§ SOURCE PASSAGE:
- - - - - - -

# Basic Double Zero (Doblete)



## Guro Harold (Feb 21, 2007)

Please use this thread to discuss basic double zero (doblete) strikes, drills, and techniques.

Hopefully, we also use this thread to discuss the proper definition of hirada and arko too.

Basic double zeros:
- Horizontal
- Vertical
- Diagonal

Best regards,

Palusut


----------



## kruzada (Feb 26, 2007)

I could be wrong, but "Double Zero" strikes are also known as Doblada which utilize large whipping arced slashes that are charactarized by the rotation of the forearm, to execute circular strikes. 

Doblete is a totally different technique where the rotation is mainly in the wrist, creating much smaller, faster arcs than Doblada.

-Rich Acosta


----------



## Guro Harold (Feb 26, 2007)

kruzada said:


> I could be wrong, but "Double Zero" strikes are also known as Doblada which utilize large whipping arced slashes that are charactarized by the rotation of the forearm, to execute circular strikes.
> 
> Doblete is a totally different technique where the rotation is mainly in the wrist, creating much smaller, faster arcs than Doblada.
> 
> -Rich Acosta


Hi Rich,

Thanks for the clarification.

When we did the double zero strikes combination strikes at a MARPPIO camp a few years ago, I thought that I was hearing the term doblete.

If I was wrong, I stand corrected.

-Palusut


----------



## Guro Harold (Feb 26, 2007)

Hi Rich,

I am sharing personal observations that only relate to my experiences.

I don't think that I had ever heard or used the term, "Doblada" in terms of Modern Arnis.

That doesn't mean that it wasn't ever used in Modern Arnis but I don't recall hearing it (This is really not saying too much since this based on only eight years of Modern Arnis experience). 

As I mentioned in the last post, I learned of the term, "Doblete", which I associated with "Double-Zero" strikes, while attending a MARPPIO seminar about four years ago.

I believe that discovering, confirming, refining, and clarifying information  can only help MT to continually grow as one of the top online resources for Filipino Martial Arts, especially, GM Remy A Presas' beloved art, Modern Arnis!

Best regards,

Palusut


----------



## Tswolfman (Feb 28, 2007)

whats the Difference between "Abinico" and "Doblete", if Doblete isnt a Double Zero. Is it just a Double Zero Abinico?


----------



## Guro Harold (Feb 28, 2007)

Tswolfman said:


> whats the Difference between "Abinico" and "Doblete", if Doblete isnt a Double Zero. Is it just a Double Zero Abinico?


Hi Tswolfman,

Good question!

Here is my observation:

Typically an abanico has a typical range of about 180 degrees from start, but depending on the start angle or target, it can be far less than that, or potentially up to about 270 degrees, depending of the flexibility of the wrist.

Double Zeros are 360 degrees from start angle.

Best regards,

Palusut


----------



## Brian R. VanCise (Feb 28, 2007)

I use double zero strikes to change the beat or rhythm.  That is how I use it most often.

- - - - - - -

§ INFORMATION PROVIDED:
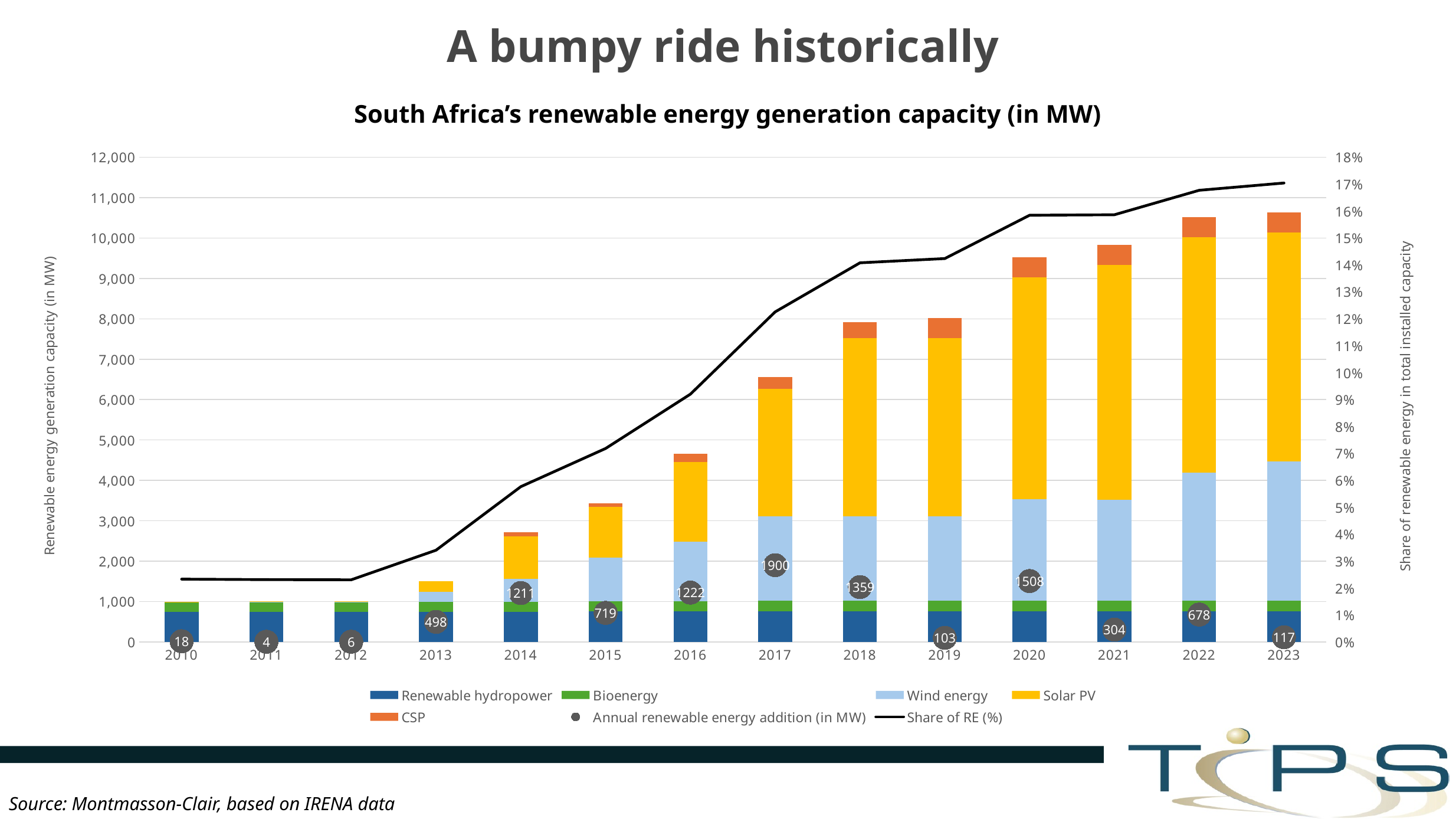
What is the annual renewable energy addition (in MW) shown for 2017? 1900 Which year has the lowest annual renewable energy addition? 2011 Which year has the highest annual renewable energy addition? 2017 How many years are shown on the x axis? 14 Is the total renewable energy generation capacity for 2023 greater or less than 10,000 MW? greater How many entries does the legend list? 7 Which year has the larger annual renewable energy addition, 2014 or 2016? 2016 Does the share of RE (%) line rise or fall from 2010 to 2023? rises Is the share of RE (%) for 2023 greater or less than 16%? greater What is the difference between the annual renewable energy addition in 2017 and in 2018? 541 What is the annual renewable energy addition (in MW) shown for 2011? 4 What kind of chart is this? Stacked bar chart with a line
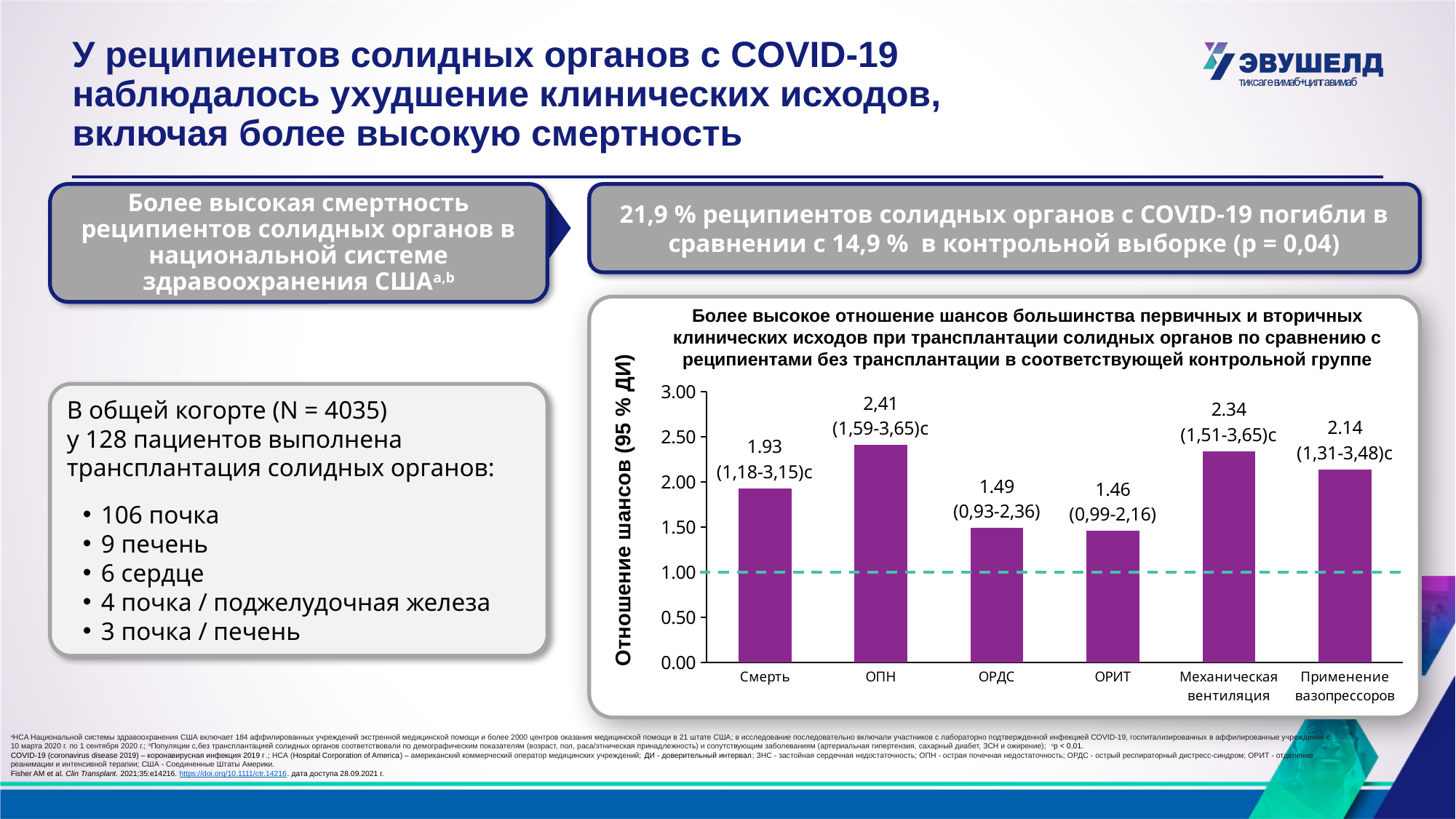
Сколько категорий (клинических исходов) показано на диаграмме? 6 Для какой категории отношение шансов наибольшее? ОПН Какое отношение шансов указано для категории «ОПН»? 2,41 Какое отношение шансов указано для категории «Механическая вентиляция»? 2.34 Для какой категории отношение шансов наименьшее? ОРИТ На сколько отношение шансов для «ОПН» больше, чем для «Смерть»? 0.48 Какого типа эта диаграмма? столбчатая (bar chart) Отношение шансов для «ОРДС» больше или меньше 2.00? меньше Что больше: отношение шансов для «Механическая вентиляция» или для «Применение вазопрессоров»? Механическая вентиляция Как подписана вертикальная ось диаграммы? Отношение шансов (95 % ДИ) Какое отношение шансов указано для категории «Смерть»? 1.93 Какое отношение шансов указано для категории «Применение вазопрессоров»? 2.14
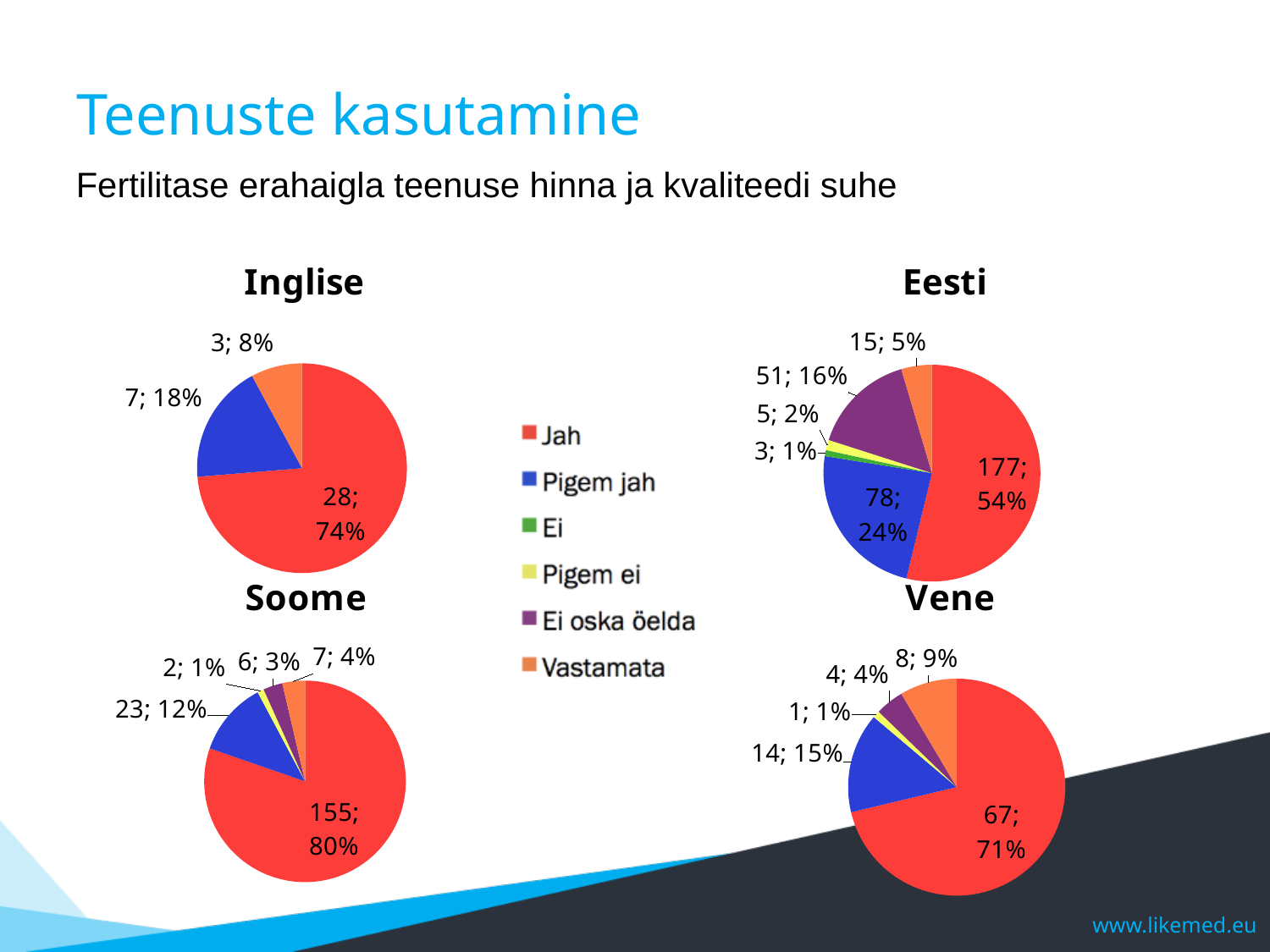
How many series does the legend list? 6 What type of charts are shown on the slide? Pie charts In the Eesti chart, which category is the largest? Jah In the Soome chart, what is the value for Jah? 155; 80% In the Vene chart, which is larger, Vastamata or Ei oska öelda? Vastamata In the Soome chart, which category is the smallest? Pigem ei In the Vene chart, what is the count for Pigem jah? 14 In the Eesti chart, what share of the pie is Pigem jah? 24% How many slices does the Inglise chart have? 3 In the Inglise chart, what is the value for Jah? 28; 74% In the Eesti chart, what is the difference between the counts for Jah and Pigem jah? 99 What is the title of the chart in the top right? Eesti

- - - - - - -

§ ACTIVITY LIST:
(a) Reproduce the part of the double zero thread from "## Guro Harold (Feb 21, 2007)" up to and including "and arko too.".
(b) According to the double zero thread, how many degrees from the start angle do Double Zeros cover?

§ RESPONSES PER TASK:
(a)
## Guro Harold (Feb 21, 2007)

Please use this thread to discuss basic double zero (doblete) strikes, drills, and techniques.

Hopefully, we also use this thread to discuss the proper definition of hirada and arko too.

(b) 360 degrees.